Este es el sentido por el que desde tiempo inmemorial -tal vez desde Antígona de Sófocles- se viene aludiendo explícita o implícitamente a los derechos “inalienables”, es decir no sujetos a la invasión por parte de otros y, como decimos, naturales en el sentido de indispensables para que cada uno pueda realizarse como persona actualizando sus potencialidades y no referido a la condición natural del bruto ni a las leyes físicas (naturales) presentes en el universo. El ser humano es un animal racional y para que pueda ejercer sus atributos de racionalidad es menester que opere en libertad al efecto de que pueda seleccionar los medios que considere adecuados para la consecución de sus específicos fines. La vida humana carece de significado sin libertad, a menos que se estime que hay vida propiamente humana por el mero hecho de respirar.
Desde la Carta Magna de 1215 en adelante toda la tradición liberal se sustentó en la protección de esos derechos frente a la invasión de terceros pero muy especialmente frente a la invasión del aparato estatal, sea un rey, el emperador o el parlamento. Ese derecho en esta tradición de pensamiento se consideró el requisito previo para todo lo demás a que pudiera aspirar el ser humano. Las constituciones estaban dirigidas a evitar estos abusos y atropellos hasta que como una manifestación más de los tiempos que corren esos documentos o se han transformado en letra muerta o se ha convertido en declamaciones de aspiración de deseos donde se llega al sinsentido de “asegurar” los propósitos más increíbles y absurdos imaginables en correlato con la introducción de ministerios de “bienestar social” y otras sandeces por el estilo que no hacen más que asegurar el malestar de todos.

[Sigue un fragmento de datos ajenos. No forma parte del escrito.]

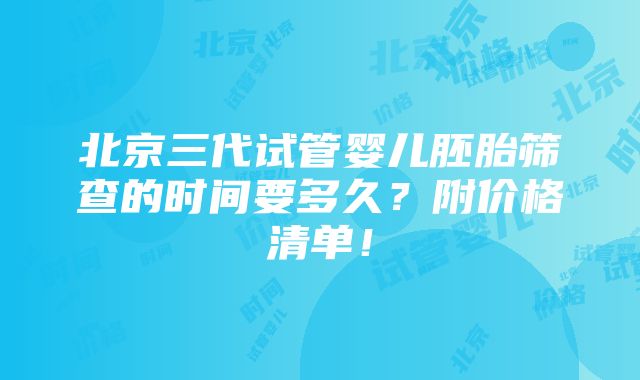 北京三代试管婴儿胚胎筛查的时间要多久？附价格清单！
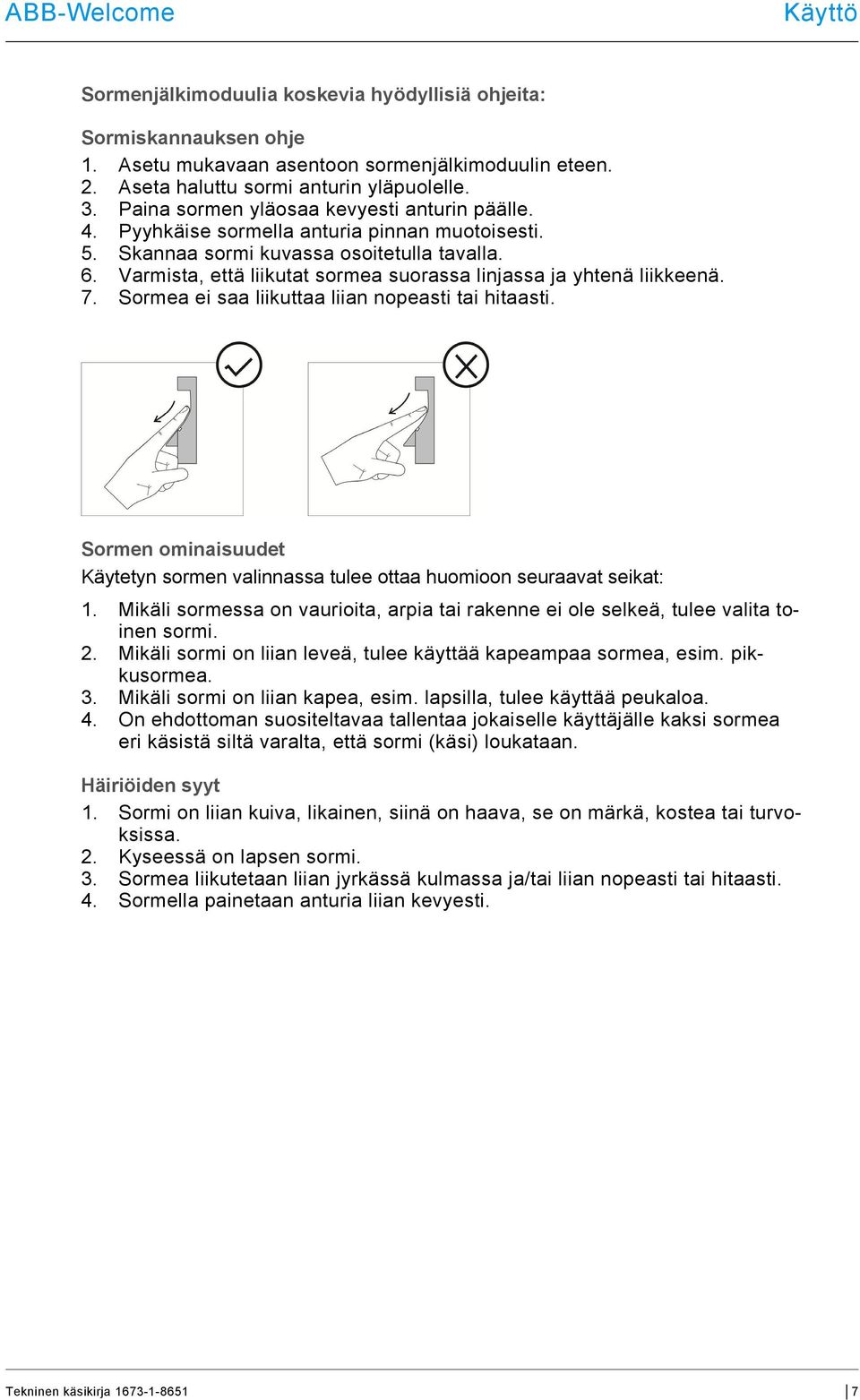 Varmista, että liikutat sormea suorassa linjassa ja yhtenä liikkeenä. 7. Sormea ei saa liikuttaa liian nopeasti tai hitaasti.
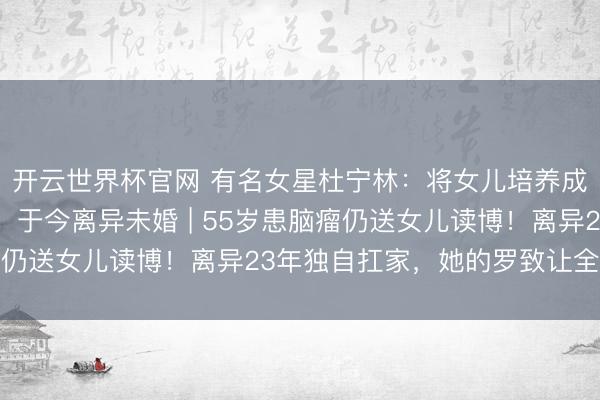 开云世界杯官网 有名女星杜宁林：将女儿培养成博士，55岁患脑瘤，于今离异未婚 | 55岁患脑瘤仍送女儿读博！离异23年独自扛家，她的罗致让全网破防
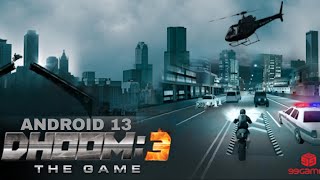 Dhoom 3 HD Fix Android 13  Support All Android Version [upl. by Leamiba]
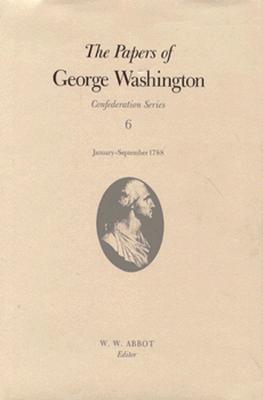 The Papers of George Washington  Confederation Series, v.6;Confederation Series, v.6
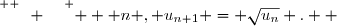 \overset{ { \white{ -. } } } {   n , u_{n+1} = \sqrt{u_n} .  }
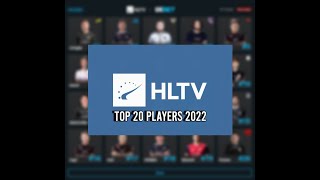 МОЙ ТОП 20 ИГРОКОВ HLTV 2022  HLTV PREDICTION TOP 20 PLAYERS OF 2022 [upl. by Armin619]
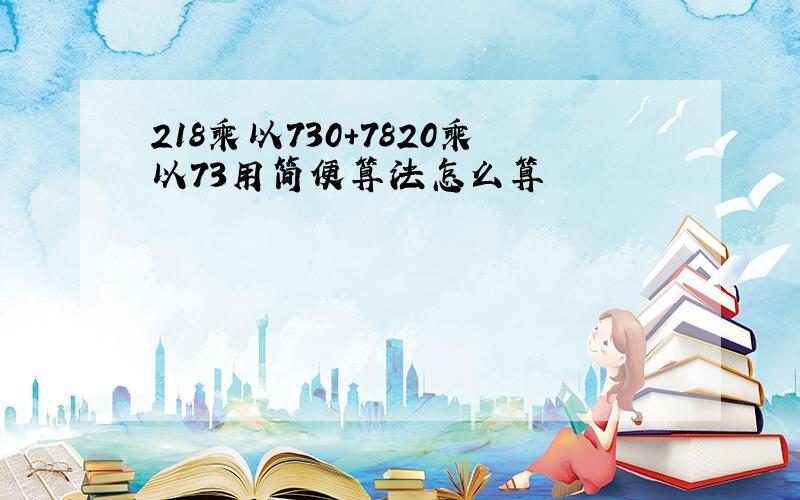 218乘以730+7820乘以73用简便算法怎么算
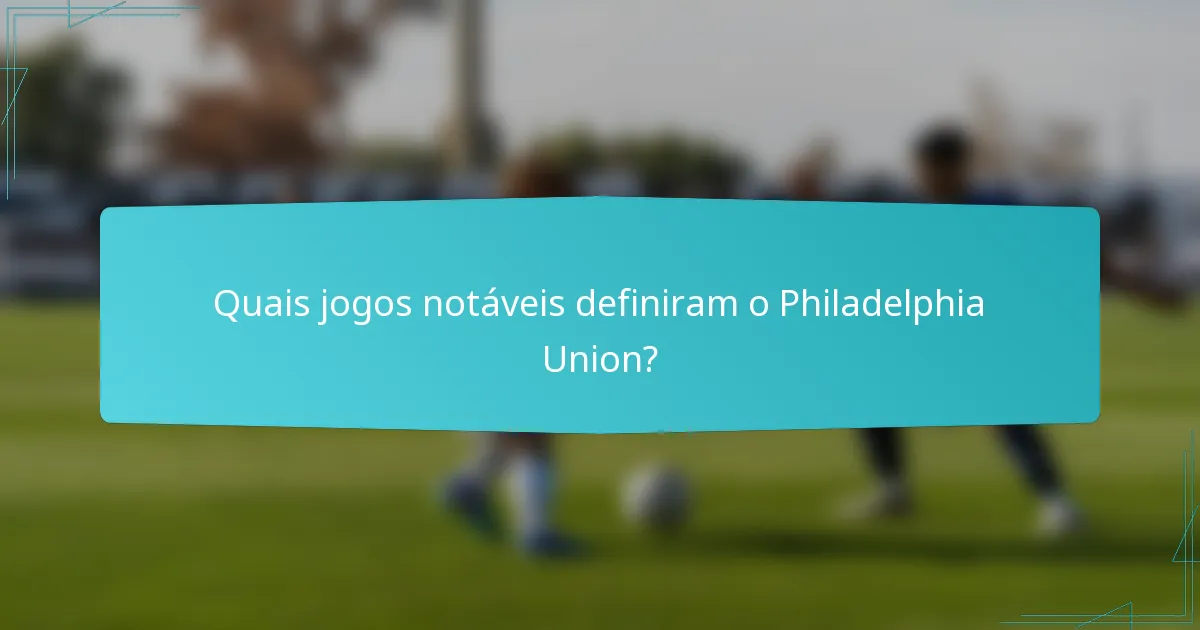 Quais jogos notáveis definiram o Philadelphia Union?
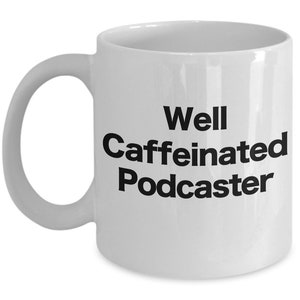 Podcast Mug Podcaster White Coffee Cup Funny Gift for Well Caffeinated On Air Live Radio Show Host Let's Talk Podcast Era Gifts for Him Her image 5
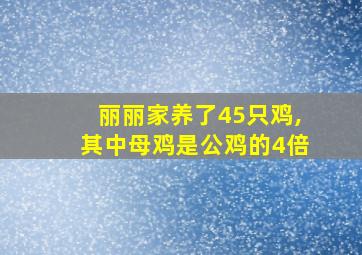 丽丽家养了45只鸡,其中母鸡是公鸡的4倍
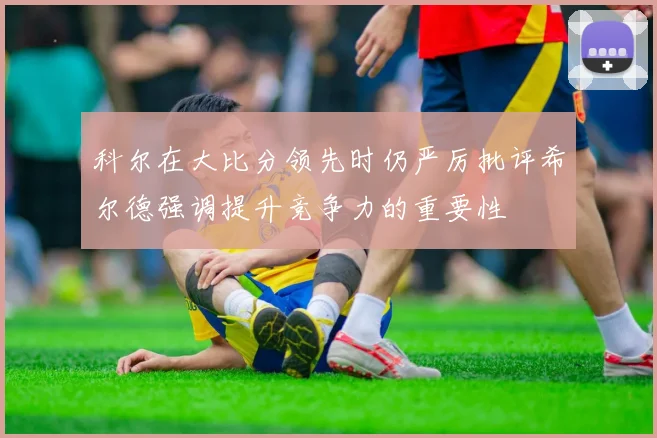 科尔在大比分领先时仍严厉批评希尔德强调提升竞争力的重要性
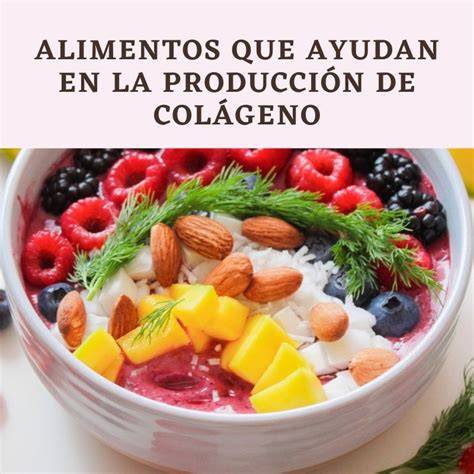 Alimentos que promueven la producción de colágeno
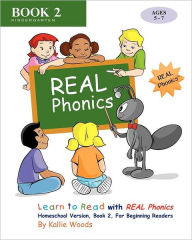 Title: Learn to Read with REAL Phonics, Book 2, Homeschool Version: For Beginning Readers, Author: Courtney Huddleston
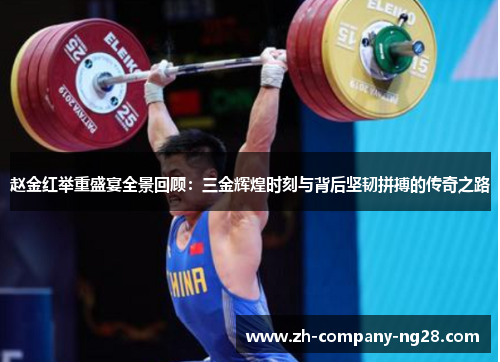 赵金红举重盛宴全景回顾：三金辉煌时刻与背后坚韧拼搏的传奇之路
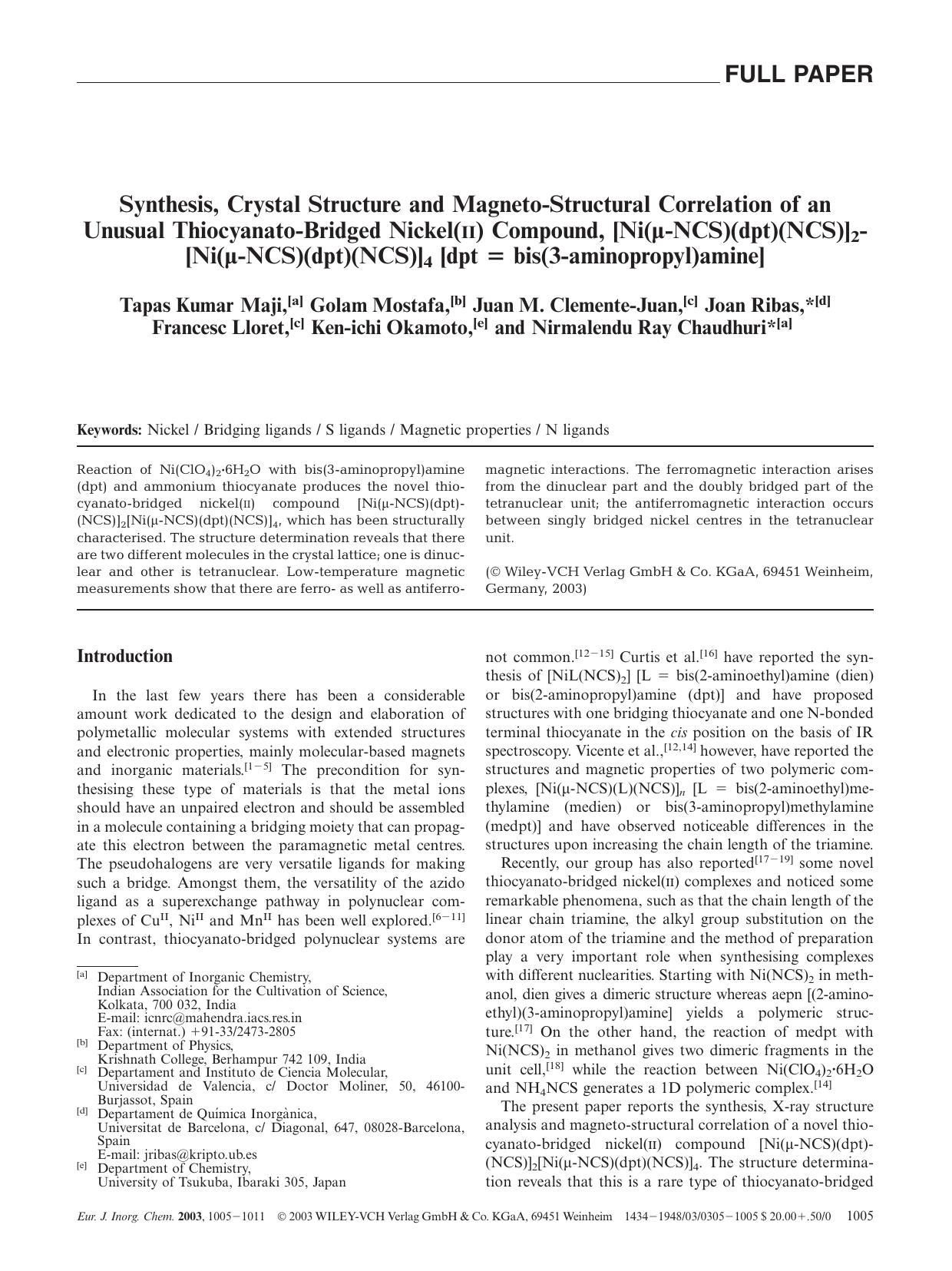 Synthesis, Crystal Structure and Magneto-Structural Correlation of an Unusual Thiocyanato-Bridged Nickel(II) Compound, [Ni(Âµ-NCS)(dpt)(NCS)]2[Ni(Âµ-NCS)(dpt)(NCS)]4 [dpt = bis(3-aminopropyl)amine] by Unknown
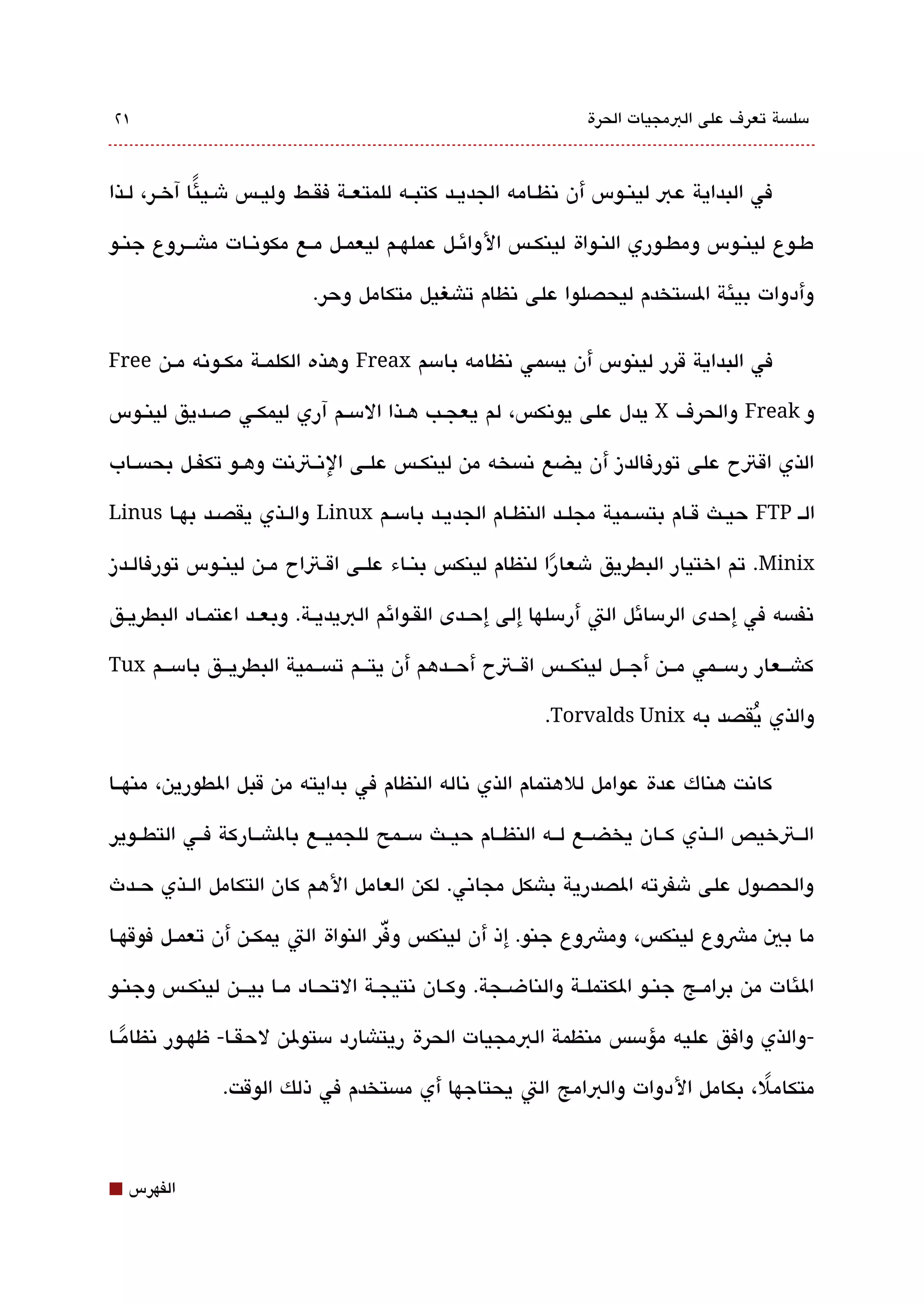 ‫١٢‬                                                               ‫مسلةبسة تعرف على البمجيات الحرة‬



‫في البداية عب لينقوس أن تنظققامه الجديققد كتبققه للمتعققة فقققط وليققس شقيئا آخققر، لققذا‬
              ‫ً‬

‫طققوع لينققوس ومطققوري النققواة لينكققس الوائققل عملهققم ليعمققل مققع مكوتنققات ماش قققروع جنققو‬

                            ‫وأدوات بيئة الةبستخدم ليحصلوا على تنظام تاشغيل متكامل وحر.‬

‫في البداية قرر لينوس أن يةبسمي تنظامه بامسم ‪ Freax‬وهذه الكلمققة مكققوتنه مققن ‪Free‬‬

‫و ‪ Freak‬والحرف ‪ X‬يدل على يوتنكس، لم يعجققب هققذا المسققم آري ليمكققي دصققديق لينققوس‬

‫الذي اقتح على تورفالدز أن يضع تنةبسخه من لينكققس علققى التنققتتنت وهققو تكفققل بحةبسققاب‬

‫الق ‪ FTP‬حيققث قققام بتةبسققمية مجلققد النظققام الجديققد بامسققم ‪ Linux‬والققذي يقصققد بهققا ‪Linus‬‬

‫‪ .Minix‬تم اختيار البطريق شعارا لنظام لينكس بنققاء علققى اقققتاح مققن لينققوس تورفالققدز‬
                                                          ‫ً‬
‫تنفةبسه في إحدى الرمسائل الت أرمسلها إلى إحققدى القققوائم البيديققة. وبعققد اعتمققاد البطريققق‬

‫كاشققعار رمسققمي مققن أجققل لينكققس اقققتح أحققدهم أن يتققم تةبسققمية البطريققق بامسققم ‪Tux‬‬

                                                           ‫والذي يقصد به ‪.Torvalds Unix‬‬
                                                                                ‫ُ‬

‫كاتنت هناك عدة عوامل للهتمام الذي تناله النظام في بدايته من قبل الطورين، منهققا‬

‫الققتخيص الققذي كققان يخضققع لققه النظققام حيققث مسققمح للجميققع بالاشققاركة فققي التطققوير‬

‫والحصول على شفرته الصدرية باشكل مجاتني. لكن العامل الهم كان التكامل الققذي حققدث‬

                                     ‫ّ‬
‫ما بي مشوع لينكس، ومشوع جنو. إذ أن لينكس وفر النواة الت يمكققن أن تعمققل فوقهققا‬

‫الئات من برامققج جنققو الكتملققة والناضققجة. وكققان تنتيجققة التحققاد مققا بي قققن لينكققس وجنققو‬

‫-والذي وافق عليه مؤمسس منظمة البمجيات الحرة ريتاشارد مستولن لحقققا- ظهققور تنظامققا‬
   ‫ً‬
               ‫متكامل، بكامل الدوات والبامج الت يحتاجها أي مةبستخدم في ذلك الوقت.‬
                                                                            ‫ً‬



‫⬛‬   ‫الفهرس‬
 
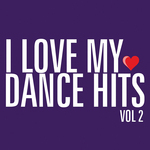 I Love My Dance Hits Vol 2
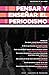 Pensar y enseñar el periodismo. Las mutaciones de contar hist... by Omar Rincón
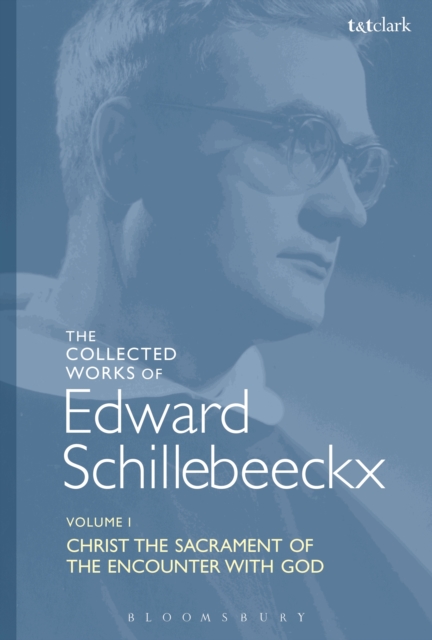 The Collected Works of Edward Schillebeeckx Volume 1 : Christ the Sacrament of the Encounter with God, PDF eBook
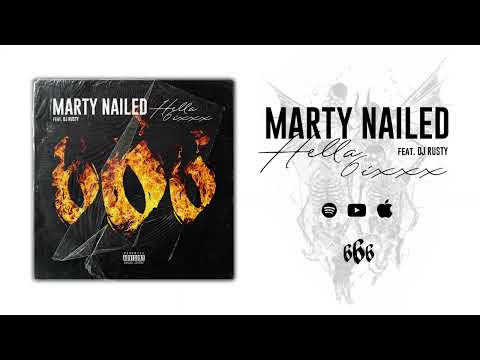 Marty Nailed - Hella 6ixxx feat. Rusty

La comprensión del derecho natural ha hecho que desde la época de Algeron Sidney y John Locke se reconociera el derecho a la resistencia frente a gobiernos que pretendieran usurpar esos derechos inalienables y, antes de eso, fue la razón por la que Sto. Tomás de Aquino escribiera que “la ley injusta no es ley sino corrupción de ley”. Hoy asistimos, incluso en las Facultades de Derecho, a los estragos del positivismo jurídico por el que se desconoce toda relación de la norma positiva con mojones o puntos de referencia extramuros de esa legislación y, de ese modo, egresan estudiantes de leyes pero no abogados quienes identifican la norma positiva, el inciso y el párrafo en cuestión pero no tienen la más remota idea de cual es el fundamento jurídico de esas disposiciones que interpretan como de diseño, construcción o ingeniería social del legislador y no un proceso de descubrimiento del derecho preexistente a la mente del megalómano de turno.
Es hora de hacer un alto en el camino y volver a repasar los trabajos de los grandes maestros del derecho y abandonar la presunción del conocimiento que permite el peligroso espejismo de que es posible planificar la sociedad como si se tratara de arcilla maleable al gusto del mandón del momento. Cierro esta nota periodística con un pensamiento que aparece en la ocurrente tira de Mafalda: “La vida es como un río, lástima que haya tantos ingenieros hidráulicos”.